Tarefas propostas:
1/ Responde a estas perguntas sobre o texto acerca de Carlos Alcaraz:
(a) Em que mês e ano nasceu Carlos Alcaraz?
(b) Que idade tinha quando participou no primeiro torneio no estrangeiro?
(c) Em que agência trabalhava Albert Molina?
2/ Edita o trecho do texto sobre Carlos Alcaraz que vai de "Uma ida à Croácia" a "um teto máximo.", trocando "Projeto Carlos" por "Plano Carlos".
3/ Continua o texto sobre Carlos Alcaraz a partir do ponto em que termina.

Uma ida à Croácia que mudou tudo e a escolha do treinador
“Projeto Carlos”. Foi assim, com um título simples e previsível, que a carreira de Carlos Alcaraz começou a ser desenhada, construída e planeada ao pormenor. Nada do que o tenista espanhol tem alcançado foi um acaso ou uma simples obra do destino – contudo, sempre existiu espaço para adaptações, readaptações e reconfigurações ao texto original. O “Projeto Carlos” é um work in progress. E esse progress dificilmente terá um teto máximo.
Nascido em maio de 2003 em El Palmar, uma localidade de Murcia, o atleta de 19 anos é o segundo mais velho de quatro irmãos. Começou a jogar ténis ainda criança, no clube local onde o pai era diretor, e acabou por ser uma viagem à Croácia a despoletar tudo o que se seguiria. Com 10 anos, Alcaraz participou no primeiro torneio no estrangeiro e decidiu que não queria fazer absolutamente mais nada. Até à Croácia, era um miúdo que ia à escola, fazia os trabalhos de casa, jogava ténis e tinha um poster de Roger Federer na parede do quarto; a partir da Croácia, era um miúdo que queria ser tenista profissional.
“Apaixonei-me pelo jogo ali”, confessou, em várias entrevistas. O pai, também Carlos, percebeu rapidamente que não existia maneira de limitar o sonho do filho. Contudo, havia um pormaior: o custo elevado das viagens, dos torneios, das raquetes, do equipamento, de tudo. Milhares de euros que a família Alcaraz não tinha. A deslocação à Croácia, aliás, tinha sido patrocinada por um empresário de Murcia que decidiu dar um apoio inicial ao percurso do tenista – mas essa solução não seria válida para todas as ocasiões. A resposta chegou pouco tempo depois.
Nesta altura, um agente da IMG, uma agência especializada na representação de atletas, viu Carlos Alcaraz jogar pela primeira vez. E Albert Molina, que tinha sido o representante de David Ferrer, não conseguiu desviar o olhar. “Mesmo com 12 anos, ele era diferente de todos os outros jogadores da idade dele. Ele sabia fazer tudo dentro do court. Gostava de servir, de ir à rede, de fazer o dropshot“, explicou o agente à ESPN. Contudo, de acordo com Molina, o visível talento de Alcaraz acarretava consigo um problema: o jovem espanhol tinha tanta variedade de movimentos, sabia fazer tanta coisa, que ainda não tinha desenvolvido uma capacidade de seleção para tomar as decisões mais acertadas.

Material de origem:
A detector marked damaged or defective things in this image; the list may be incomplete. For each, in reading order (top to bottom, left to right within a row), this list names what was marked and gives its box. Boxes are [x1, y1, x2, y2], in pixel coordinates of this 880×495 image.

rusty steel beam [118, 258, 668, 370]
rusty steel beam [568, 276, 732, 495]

Respostas às tarefas:
1/
(a) Em maio de 2003.
(b) Tinha 10 anos.
(c) Na IMG.

2/
Uma ida à Croácia que mudou tudo e a escolha do treinador
“Plano Carlos”. Foi assim, com um título simples e previsível, que a carreira de Carlos Alcaraz começou a ser desenhada, construída e planeada ao pormenor. Nada do que o tenista espanhol tem alcançado foi um acaso ou uma simples obra do destino – contudo, sempre existiu espaço para adaptações, readaptações e reconfigurações ao texto original. O “Plano Carlos” é um work in progress. E esse progress dificilmente terá um teto máximo.

3/
Por isso, e depois de convencer os pais do tenista de que era a pessoa certa para gerir a carreira do filho e depois de convencer a IMG de que o tenista era um prodígio, Albert Molina começou a trabalhar. Foi aqui, nesta altura, que nasceu o “Projeto Carlos”. E o primeiro passo do projeto era simples — mas tinha uma margem de erro reduzida e obrigava a uma minúcia importante. A escolha do treinador de Carlos Alcaraz, alguém que conhecesse o interior e o exterior do ténis, que pudesse ajudar o jovem espanhol a navegar o próprio ténis não só dentro de court mas também fora dele, alguém que valorizasse o bem-estar exterior ao desporto, era crucial. Juan Carlos Ferrero, antigo número 1 espanhol e vencedor de Roland Garros em 2003, foi o escolhido.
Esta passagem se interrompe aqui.